Community Submission - Author: Shohel Chowdhury
The term hash rate refers to the speed at which a computer is able to perform hashing computations. In the context of Bitcoin and cryptocurrencies, the hash rate represents the efficiency and performance of a mining machine. It defines how fast a mining hardware operates when trying to compute a valid block hash.
In short, the process of mining involves a myriad of hashing attempts, until a valid hash is produced. In other words, a Bitcoin miner needs to run a bunch of data through a hash function in order to produce a hash, and they are only successful when a certain hash value is generated (a hash that starts of a certain number of zeros).
Therefore, the hash rate is directly proportional to the profitability of a miner or mining pool. A higher hash rate means that the probability of mining a block is higher and, thus, the miner has a better chance of receiving the block reward.
Typically, the hash rate is measured in hashes per second (h/s) along with an SI prefix, such as mega, giga, or tera. For instance, a blockchain network that computes one trillion hashes per second would have a hash rate of 1 Th/s.

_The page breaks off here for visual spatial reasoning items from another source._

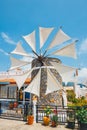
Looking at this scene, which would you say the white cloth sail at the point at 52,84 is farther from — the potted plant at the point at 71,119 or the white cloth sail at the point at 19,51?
the potted plant at the point at 71,119

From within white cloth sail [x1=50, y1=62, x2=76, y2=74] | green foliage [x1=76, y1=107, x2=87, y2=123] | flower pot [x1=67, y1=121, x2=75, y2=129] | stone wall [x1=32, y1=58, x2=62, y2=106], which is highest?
white cloth sail [x1=50, y1=62, x2=76, y2=74]

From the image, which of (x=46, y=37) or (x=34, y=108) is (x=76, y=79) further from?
(x=34, y=108)

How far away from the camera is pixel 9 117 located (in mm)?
18844

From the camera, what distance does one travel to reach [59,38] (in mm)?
24625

The hash rate of Bitcoin reached 1 Th/s in 2011, and 1,000 Th/s in 2013. In the early stages of the network, users could mine new blocks using their personal computers and graphics cards. But with the creation of specialized mining hardware (known as ASIC miners), the hash rate started to increase very fast, causing the mining difficulty to rise. Thus, personal computers and graphics cards are no longer suitable for Bitcoin mining. Bitcoin’s hash rate surpassed 1,000,000 Th/s in 2016, and 10,000,000 Th/s in 2017. As of July 2019, the network is operating with roughly 67,500,000 Th/s.